Supporting Information Figure S1. Selected optimal reconstructions of the challenge data, based on RMSE (left column) and SSIM (right column), using χ33 as ground truth (A). Panels show reconstructions of the provided local phase using (B, E) TV-FANSI, (C, F) WH-QSM (with joint background removal process), and (D, G) TV-FANSI of the PDF filtered local phase.

Supporting Information Figure S2. Difference between the forward simulated phases using χ33 and COSMOS. Note the windowing.

Supporting Information Figure S3. (A) and (B) reveal the background extracted from the acquired phase and the amended phase, respectively, using WH-QSM (β=500, μh=10, the weak harmonic regularization weights).

Supporting Information Figure S4. Difference maps between optimal results using RMSE and SSIM, for the same ground-truth.

Supporting Information Figure S5. Selected optimal reconstructions of the amended phase (without anisotropic contributions) based on the RMSE and SSIM metrics, using χ33 as ground truth. Panels show reconstructions using (A, D) TV-FANSI, (B, E) WH-QSM (with joint background removal process), and (C, F) TV-FANSI of the background filtered local phase, using PDF.

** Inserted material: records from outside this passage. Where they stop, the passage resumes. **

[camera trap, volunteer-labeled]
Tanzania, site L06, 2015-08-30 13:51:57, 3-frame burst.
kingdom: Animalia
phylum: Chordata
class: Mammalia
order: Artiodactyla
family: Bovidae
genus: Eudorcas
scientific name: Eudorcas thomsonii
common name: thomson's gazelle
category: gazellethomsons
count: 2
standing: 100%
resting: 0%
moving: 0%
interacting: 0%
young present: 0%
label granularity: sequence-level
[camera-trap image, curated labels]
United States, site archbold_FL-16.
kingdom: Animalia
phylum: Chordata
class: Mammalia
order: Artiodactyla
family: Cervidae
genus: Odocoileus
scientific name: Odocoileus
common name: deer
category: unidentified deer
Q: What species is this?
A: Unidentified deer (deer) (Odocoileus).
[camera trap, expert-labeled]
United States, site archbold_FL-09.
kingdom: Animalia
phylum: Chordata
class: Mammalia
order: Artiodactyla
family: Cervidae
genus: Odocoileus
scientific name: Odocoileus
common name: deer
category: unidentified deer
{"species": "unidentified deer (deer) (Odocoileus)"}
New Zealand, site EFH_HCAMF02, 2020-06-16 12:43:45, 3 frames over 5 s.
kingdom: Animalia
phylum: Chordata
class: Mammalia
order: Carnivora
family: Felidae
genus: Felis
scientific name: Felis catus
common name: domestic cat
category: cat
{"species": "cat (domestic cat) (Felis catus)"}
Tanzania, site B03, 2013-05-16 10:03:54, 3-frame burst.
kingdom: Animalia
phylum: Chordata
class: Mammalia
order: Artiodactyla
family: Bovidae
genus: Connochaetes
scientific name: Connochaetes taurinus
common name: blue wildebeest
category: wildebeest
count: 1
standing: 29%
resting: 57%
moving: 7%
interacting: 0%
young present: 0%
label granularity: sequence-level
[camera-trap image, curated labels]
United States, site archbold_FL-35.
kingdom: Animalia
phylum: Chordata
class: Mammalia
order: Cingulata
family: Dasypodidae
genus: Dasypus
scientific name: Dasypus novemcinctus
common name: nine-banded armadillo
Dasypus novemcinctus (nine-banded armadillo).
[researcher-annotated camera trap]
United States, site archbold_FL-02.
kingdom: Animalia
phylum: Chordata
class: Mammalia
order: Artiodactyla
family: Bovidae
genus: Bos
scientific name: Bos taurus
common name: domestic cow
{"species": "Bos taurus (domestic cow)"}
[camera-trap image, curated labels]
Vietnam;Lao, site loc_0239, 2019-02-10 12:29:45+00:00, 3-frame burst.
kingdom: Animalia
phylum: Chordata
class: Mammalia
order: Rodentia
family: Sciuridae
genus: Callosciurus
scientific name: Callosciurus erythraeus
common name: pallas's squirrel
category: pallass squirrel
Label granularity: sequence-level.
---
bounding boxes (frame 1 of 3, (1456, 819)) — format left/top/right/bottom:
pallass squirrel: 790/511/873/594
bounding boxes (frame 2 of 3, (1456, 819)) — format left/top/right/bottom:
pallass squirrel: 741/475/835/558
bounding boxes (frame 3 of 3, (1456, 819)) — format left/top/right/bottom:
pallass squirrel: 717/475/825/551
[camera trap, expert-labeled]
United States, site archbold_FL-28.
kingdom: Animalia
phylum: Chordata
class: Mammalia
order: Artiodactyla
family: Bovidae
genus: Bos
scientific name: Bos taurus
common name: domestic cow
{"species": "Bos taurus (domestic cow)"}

Supporting Information Figure S6. Effect of noise level on forward simulations. (A) Single orientation phase data and forward simulations of ΦSTI at SNR levels: (B) 20, (C) 32, (D) 40, (E) 60, (F) 100 and (G) noiseless.

Supporting Information Figure S7. Metric scores of the reconstruction using COSMOS-based forward simulations. Optimal (A) CC, (B) MI, (C) GXE, (D) MAD and (E) MADGX scores are presented as function of SNR. Metric scores for in vivo reconstructions using χ33 and χSTI-L2 as ground truth, along with reconstructions of the amended phase with TV-FANSI (χ3333) and WH-QSM, are also included. (F) presents the optimal regularization weight for all metrics and SNR setting. Ranges for the optimal reconstructions using χ33, χSTI-L2 and χSTI-L233 also included.

Supporting Information Figure S8. (A) RMSE, (B) HFEN, (C) SSIM, (D) CC, (E) MI, (F) GXE, (G) MAD and (H) MADGX scores for reconstructions at SNR=64 and SNR=32 as function of the reconstruction weight. Simulations included the phase forward simulatedcalculated using COSMOS ? with the addition of the background remnants obtained using PDF (ΦPDF) and the anisotropic phase contributions (Φcorr) calculated from the χ13 and χ23 components of the STI tensor. (I) Shows the range span of optimal regularization weight values by the different simulations and in vivo reconstructions, for all given metrics.

Supporting Information Figure S9. Comparison of all proposed quality metrics as function of the regularization weigh for in vivo reconstructions. (A) RMSE, (B) HFEN, (C) SSIM, (D)CC, (E) MI, (F) GXE, (G) MAD and (H) MADGX. Reconstructions times are also provided (I).

Supporting Information Table S1. Quality metric scores and optimal regularization weights of QSM reconstructions of the amended phase Φ33 with additional background filtering.